Google DeepMind Unveils Gemini 2.5: AI Model for Web & Mobile Interaction
Google DeepMind has revealed a new AI model, Gemini 2.5 Computer Use. It's designed to interact with web and mobile interfaces, currently used in Google's own projects. The model is available for preview via the Gemini API.
Gemini 2.5 Computer Use operates in a loop, receiving screenshots, user requests, and previous actions to generate UI actions. It's already employed in Google's UI testing, like Project Mariner and the Firebase Testing Agent. It's also featured in AI Mode in Search, accessible through Google AI Studio and Vertex AI.
The model outperforms alternatives in benchmarks like Online-Mind2Web and WebVoyager, achieving over 70% accuracy with around 225 seconds of latency.
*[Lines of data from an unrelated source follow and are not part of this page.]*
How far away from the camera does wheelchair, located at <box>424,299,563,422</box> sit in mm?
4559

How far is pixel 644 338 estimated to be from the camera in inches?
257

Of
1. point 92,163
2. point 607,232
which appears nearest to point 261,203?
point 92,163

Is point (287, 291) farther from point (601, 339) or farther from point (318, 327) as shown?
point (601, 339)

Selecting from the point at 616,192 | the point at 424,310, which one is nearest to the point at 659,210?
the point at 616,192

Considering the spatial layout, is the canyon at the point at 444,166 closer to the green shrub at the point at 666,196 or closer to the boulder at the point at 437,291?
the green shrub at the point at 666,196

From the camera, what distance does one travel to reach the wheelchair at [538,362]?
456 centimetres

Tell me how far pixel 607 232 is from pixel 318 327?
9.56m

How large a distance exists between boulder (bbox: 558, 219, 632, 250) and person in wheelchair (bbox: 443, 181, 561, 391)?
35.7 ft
It's primarily optimized for web browsers but also works for mobile UI control, not yet suitable for desktop OS-level control.
Safety features are included to mitigate risks such as misuse and unexpected behavior. These include a Per-Step Safety Service and developer-set system instructions.
The Gemini 2.5 Computer Use model is now available in public preview through the Gemini API in Google AI Studio and Vertex AI. Developers can experience its browser-optimized UI operation capabilities immediately. While primarily optimized for web browsers, it also works for mobile UI control, with desktop OS-level control not yet supported.